In each case, enthuses Lewis, traditional supply chain inefficiencies are being eliminated, with machine-to-machine communications and electronic transactions replacing slow and opaque people-based processes.

“Businesses are looking at their supply chains, and seeing opportunities to eliminate costs such as waste, downtime and multiple setups,” he says. “And in the process, they’re getting a more visible and transparent supply chain, and making decisions based on fact, rather than forecasts.”

Similarly, he adds, businesses are getting better at connecting external supply chains with events and processes inside the four walls of the enterprise. The result: finally, truly seamless end-to-end manufacturing and supply chain processes that are linked together, providing unparalleled visibility and control.
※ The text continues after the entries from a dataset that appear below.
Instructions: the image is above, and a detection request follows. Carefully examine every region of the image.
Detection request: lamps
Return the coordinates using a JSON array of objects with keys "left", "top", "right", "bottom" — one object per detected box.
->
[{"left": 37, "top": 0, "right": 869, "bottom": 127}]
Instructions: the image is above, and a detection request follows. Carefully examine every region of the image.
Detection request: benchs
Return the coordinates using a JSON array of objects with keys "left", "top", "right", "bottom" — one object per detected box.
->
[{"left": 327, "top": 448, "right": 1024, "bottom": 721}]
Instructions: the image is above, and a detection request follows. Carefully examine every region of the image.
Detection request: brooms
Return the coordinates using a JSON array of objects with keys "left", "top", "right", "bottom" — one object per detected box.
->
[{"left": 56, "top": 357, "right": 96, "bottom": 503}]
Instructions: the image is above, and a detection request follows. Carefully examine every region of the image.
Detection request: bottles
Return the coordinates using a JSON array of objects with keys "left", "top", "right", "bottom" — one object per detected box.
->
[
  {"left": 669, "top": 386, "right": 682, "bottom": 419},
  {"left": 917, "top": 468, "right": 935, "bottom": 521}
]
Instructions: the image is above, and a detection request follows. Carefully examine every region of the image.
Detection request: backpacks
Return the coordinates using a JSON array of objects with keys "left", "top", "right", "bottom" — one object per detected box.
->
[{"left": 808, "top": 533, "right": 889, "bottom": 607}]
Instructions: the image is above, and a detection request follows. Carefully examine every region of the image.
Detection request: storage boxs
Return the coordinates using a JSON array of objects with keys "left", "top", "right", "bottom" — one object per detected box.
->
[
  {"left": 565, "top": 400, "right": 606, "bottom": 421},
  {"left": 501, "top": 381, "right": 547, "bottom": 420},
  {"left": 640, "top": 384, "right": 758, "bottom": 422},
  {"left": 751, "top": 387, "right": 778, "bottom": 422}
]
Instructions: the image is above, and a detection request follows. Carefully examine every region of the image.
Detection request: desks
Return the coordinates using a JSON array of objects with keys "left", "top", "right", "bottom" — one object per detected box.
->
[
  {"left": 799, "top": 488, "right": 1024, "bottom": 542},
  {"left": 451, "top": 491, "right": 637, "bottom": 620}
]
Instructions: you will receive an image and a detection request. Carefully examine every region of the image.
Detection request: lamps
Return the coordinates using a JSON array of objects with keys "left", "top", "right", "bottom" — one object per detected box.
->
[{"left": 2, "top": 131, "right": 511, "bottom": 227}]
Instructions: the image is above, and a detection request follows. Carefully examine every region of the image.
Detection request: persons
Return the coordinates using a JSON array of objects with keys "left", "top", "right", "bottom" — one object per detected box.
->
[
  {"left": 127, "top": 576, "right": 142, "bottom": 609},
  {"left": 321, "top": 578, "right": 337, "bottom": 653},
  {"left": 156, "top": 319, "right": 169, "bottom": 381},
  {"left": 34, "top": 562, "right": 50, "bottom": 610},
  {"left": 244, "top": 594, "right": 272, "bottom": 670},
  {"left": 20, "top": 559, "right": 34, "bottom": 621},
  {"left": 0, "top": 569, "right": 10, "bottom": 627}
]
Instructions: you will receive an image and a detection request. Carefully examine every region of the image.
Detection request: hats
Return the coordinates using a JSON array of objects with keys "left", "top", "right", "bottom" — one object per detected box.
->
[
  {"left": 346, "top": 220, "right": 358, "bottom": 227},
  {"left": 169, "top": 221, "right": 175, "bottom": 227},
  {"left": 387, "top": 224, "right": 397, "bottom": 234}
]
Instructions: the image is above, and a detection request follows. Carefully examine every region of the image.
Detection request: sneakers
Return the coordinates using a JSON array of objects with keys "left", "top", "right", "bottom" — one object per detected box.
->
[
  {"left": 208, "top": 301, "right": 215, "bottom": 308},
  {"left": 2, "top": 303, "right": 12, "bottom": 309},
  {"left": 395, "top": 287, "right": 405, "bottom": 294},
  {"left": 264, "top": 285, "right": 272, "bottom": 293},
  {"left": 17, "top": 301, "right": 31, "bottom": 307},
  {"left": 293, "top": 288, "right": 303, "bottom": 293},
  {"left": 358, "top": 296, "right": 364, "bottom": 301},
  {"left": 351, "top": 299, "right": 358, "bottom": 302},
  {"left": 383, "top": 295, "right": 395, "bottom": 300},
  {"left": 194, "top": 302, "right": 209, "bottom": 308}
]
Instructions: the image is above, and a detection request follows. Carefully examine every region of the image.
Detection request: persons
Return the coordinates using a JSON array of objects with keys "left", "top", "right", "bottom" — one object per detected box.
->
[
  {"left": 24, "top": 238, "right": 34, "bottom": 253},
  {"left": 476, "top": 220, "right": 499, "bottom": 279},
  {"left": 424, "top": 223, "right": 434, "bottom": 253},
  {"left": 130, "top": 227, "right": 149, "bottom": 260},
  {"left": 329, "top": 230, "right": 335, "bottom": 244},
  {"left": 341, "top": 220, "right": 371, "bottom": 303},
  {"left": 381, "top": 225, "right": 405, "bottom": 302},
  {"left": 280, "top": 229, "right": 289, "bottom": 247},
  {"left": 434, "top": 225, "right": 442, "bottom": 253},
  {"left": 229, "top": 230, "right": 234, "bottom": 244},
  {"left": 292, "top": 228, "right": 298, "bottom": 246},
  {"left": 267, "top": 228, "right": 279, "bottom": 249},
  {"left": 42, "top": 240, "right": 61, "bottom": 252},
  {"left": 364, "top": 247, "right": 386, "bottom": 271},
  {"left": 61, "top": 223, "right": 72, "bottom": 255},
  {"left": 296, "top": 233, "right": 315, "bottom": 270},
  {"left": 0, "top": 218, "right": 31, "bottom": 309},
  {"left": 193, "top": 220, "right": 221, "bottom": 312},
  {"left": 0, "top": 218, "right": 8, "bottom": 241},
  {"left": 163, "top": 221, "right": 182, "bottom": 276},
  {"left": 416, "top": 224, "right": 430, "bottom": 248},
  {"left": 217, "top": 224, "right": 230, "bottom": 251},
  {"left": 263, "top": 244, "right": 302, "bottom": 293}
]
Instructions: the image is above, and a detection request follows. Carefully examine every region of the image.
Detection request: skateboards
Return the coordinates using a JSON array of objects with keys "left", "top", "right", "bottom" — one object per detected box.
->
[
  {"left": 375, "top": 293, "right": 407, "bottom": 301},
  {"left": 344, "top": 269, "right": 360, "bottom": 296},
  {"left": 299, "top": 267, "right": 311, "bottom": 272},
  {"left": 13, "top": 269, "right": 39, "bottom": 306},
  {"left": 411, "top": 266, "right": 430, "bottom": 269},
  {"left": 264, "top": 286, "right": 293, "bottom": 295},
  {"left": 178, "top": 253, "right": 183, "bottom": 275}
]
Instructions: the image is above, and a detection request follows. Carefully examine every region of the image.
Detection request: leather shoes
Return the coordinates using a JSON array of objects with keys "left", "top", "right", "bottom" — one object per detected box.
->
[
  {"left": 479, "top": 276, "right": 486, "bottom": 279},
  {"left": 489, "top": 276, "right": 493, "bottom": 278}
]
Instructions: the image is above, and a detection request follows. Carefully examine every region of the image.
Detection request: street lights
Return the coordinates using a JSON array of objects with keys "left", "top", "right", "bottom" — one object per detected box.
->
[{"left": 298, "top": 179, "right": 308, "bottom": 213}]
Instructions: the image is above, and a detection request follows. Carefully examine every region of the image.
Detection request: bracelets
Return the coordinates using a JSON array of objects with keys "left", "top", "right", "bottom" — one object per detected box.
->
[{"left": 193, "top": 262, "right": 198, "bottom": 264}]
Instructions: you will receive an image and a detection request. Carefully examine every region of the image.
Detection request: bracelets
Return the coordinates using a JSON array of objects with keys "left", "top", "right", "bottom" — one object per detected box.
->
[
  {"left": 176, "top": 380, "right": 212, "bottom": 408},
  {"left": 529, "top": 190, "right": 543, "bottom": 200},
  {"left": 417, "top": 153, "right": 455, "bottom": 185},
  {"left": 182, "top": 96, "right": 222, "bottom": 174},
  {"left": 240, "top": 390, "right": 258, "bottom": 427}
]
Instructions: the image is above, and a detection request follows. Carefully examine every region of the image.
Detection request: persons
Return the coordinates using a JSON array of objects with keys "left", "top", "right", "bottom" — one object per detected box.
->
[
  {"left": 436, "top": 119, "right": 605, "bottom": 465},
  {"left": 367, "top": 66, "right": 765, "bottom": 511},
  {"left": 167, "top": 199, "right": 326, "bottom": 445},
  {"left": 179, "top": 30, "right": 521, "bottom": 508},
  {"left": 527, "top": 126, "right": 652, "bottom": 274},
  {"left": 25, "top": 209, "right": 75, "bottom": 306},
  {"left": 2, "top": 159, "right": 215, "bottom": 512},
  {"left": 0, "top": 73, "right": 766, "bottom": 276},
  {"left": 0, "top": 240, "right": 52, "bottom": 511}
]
But how best to bring all this into being? Because with the goal now defined, many manufacturers are uncomfortably aware that there’s a growing gulf between the systems and technologies that they possess, and the system and technologies that are called for in an environment of increased end-to-end enterprise effectiveness.

What is clear, says Lewis, is that traditional enterprise ERP and supply chain systems fall short on several counts. Ticking them off on his fingers, he fluently enumerates their failings.

“End-to-end connectivity? Mostly lacking. Proven, effective, industry-specific best practice? Ditto. Built-in Big Data-capable analytics, to inform better supply chain, marketing and manufacturing decisions? Ditto. True integration, across systems, processes, equipment and services? The same.”

And if businesses truly want to be competing on the global stage, with industry-leading productivity and processes, then these aren’t capabilities that are optional.

That said, he points out, they are capabilities that Infor is well-placed to provide. Founded in 2002, and privately-held, Infor has repeatedly maintained a position of technology leadership through well-funded innovation programmes and deftly-timed acquisitions. Most recently, the company acquired real-time supply chain collaboration platform GT Nexus in the summer of 2015.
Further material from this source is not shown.